There was a time, Troy reminds his readers, when the public did not expect presidents to play a major role in disaster relief. Such was the case during most of American history. With the coming of Franklin D. Roosevelt’s New Deal, and its major legacy, increased involvement by the federal government in so many aspects of American life, that began to change. Prior to that time, the first lines of defense were local and state governments.

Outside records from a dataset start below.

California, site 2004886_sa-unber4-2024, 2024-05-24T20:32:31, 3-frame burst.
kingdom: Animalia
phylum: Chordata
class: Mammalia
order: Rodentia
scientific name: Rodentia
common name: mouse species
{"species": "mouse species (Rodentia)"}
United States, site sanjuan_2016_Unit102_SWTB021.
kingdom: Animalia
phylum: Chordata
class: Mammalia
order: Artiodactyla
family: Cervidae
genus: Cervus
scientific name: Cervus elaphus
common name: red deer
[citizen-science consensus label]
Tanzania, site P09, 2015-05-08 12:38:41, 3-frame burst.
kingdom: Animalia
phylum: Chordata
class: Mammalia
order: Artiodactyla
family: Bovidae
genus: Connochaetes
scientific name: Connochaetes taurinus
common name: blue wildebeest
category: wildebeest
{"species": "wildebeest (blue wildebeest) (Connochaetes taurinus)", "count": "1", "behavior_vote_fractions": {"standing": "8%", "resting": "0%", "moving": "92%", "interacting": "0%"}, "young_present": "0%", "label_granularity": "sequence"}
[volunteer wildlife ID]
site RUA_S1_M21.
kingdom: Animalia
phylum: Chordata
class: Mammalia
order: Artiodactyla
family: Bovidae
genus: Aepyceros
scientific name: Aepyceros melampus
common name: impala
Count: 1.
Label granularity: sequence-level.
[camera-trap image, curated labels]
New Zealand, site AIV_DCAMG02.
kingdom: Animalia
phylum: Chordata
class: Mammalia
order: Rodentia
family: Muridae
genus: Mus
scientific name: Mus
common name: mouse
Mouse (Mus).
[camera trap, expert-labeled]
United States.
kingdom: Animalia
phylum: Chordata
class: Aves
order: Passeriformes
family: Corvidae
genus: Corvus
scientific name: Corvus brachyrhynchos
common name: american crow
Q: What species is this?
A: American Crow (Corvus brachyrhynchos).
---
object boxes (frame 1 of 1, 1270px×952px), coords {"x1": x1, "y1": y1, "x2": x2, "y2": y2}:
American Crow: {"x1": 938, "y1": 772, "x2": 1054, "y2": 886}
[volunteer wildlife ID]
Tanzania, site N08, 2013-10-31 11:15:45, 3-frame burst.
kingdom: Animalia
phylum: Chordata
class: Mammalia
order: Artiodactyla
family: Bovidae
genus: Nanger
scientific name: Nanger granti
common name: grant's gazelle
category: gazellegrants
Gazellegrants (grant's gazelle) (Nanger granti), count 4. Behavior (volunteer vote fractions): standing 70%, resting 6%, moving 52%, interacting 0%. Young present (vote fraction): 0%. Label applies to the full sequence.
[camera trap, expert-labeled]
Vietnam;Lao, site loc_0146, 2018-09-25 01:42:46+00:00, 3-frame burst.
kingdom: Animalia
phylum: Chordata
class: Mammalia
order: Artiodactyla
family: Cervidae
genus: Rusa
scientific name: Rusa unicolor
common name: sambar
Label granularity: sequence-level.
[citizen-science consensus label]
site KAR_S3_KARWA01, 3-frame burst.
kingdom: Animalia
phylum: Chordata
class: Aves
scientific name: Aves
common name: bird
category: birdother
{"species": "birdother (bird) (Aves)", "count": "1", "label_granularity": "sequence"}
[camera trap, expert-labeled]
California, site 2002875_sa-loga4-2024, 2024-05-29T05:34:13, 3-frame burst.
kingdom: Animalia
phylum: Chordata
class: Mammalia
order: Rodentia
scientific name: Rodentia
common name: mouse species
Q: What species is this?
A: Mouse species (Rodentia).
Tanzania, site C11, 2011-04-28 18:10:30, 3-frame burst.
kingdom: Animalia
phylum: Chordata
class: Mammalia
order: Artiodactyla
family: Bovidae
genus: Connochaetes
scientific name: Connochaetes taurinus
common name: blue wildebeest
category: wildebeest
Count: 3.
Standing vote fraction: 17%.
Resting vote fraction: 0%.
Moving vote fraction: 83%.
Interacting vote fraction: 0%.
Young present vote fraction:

In 1887, Grover Cleveland vetoed a congressional appropriation that would have provided funds to drought-stricken counties in Texas. His rationale was that he could find “no warrant” for such a measure in the Constitution. Cleveland did not stop there: He maintained that such federal aid would encourage the expectation that the federal government would play an increasingly paternalistic role in the lives of its citizens. He also warned that federal action of this sort would weaken the sturdiness of the nation’s character.

By the time of the 1927 Mississippi river flood, which affected several states, more people were able to keep up with unfolding events, courtesy of mass-circulation newspapers and the burgeoning medium of radio. As a result, the de­mands for a greater federal role in providing disaster assistance increased. Calvin Coolidge, the last of the Cleveland-style “strict constructionists,” fretted about the precedent-setting nature of federal assistance and changed public expectations about the federal government that such aid would trigger.

Like Troy, Coolidge may have sensed that the more the federal government took on, the less effective it might be­come in fulfilling its assigned functions. But Coolidge was not prepared to stand idly by when Americans were suffering the effects of catastrophe, especially when he was in a position to help. He sent his commerce secretary, Herbert Hoover, who had become a legend for his work to feed civilian populations in war-torn Europe during the Great War, to coordinate local, state, and private-sector efforts under the watchful eye of a benevolent, efficient, and frugal federal government. After he had completed his task, Hoover returned to his previous duties. And Coolidge, rather than es­tablish a new department or agencies to confront future emergencies, pushed back against an ongoing federal role in flood control and other disaster-response tasks. He left all of that to FDR and his imitators.

Of the recent presidents, only Ronald Reagan sought opportunities to act in the manner of Coolidge, whose portrait he displayed in the Cabinet Room. When several Chicago residents succumbed to cyanide poisoning after in­gesting Tylenol tablets that had been tampered with, Reagan found his Hoover in James Burke, the chairman of Johnson & Johnson, Tylenol’s manufacturer. Reagan checked in on the situation regularly, allowing the FBI and the Food and Drug Admin­istration to discharge their traditional functions, but asked for nothing new or permanent after the immediate crisis had subsided.

Troy’s book brings to mind Milton Friedman’s observation that, during crises, the urge “not to stand there, but to do something” can blind policymakers to the resources already at their disposal. It is particularly telling that of the nine lessons Troy lists for future presidents to learn, at least six pertain to communications. Presidents have found out the hard way that it is not enough for them to assume command and control of emergency situations. It is essential that they also keep the public informed and up to date.

With the multiple communications arteries currently available to the government, emergency responders, and citizens, presidents who act in the ways Troy recommends have opportunities to do more than manage crises successfully. They might be able to channel the energy and enterprise of the American people in pursuit of common goals that will take more than the work of presidents to attain.

 – Mr. Felzenberg is the former spokesman for the 9/11 Commission and the author of the forthcoming book A Man and His Presidents: The Political Odyssey of William F. Buckley Jr.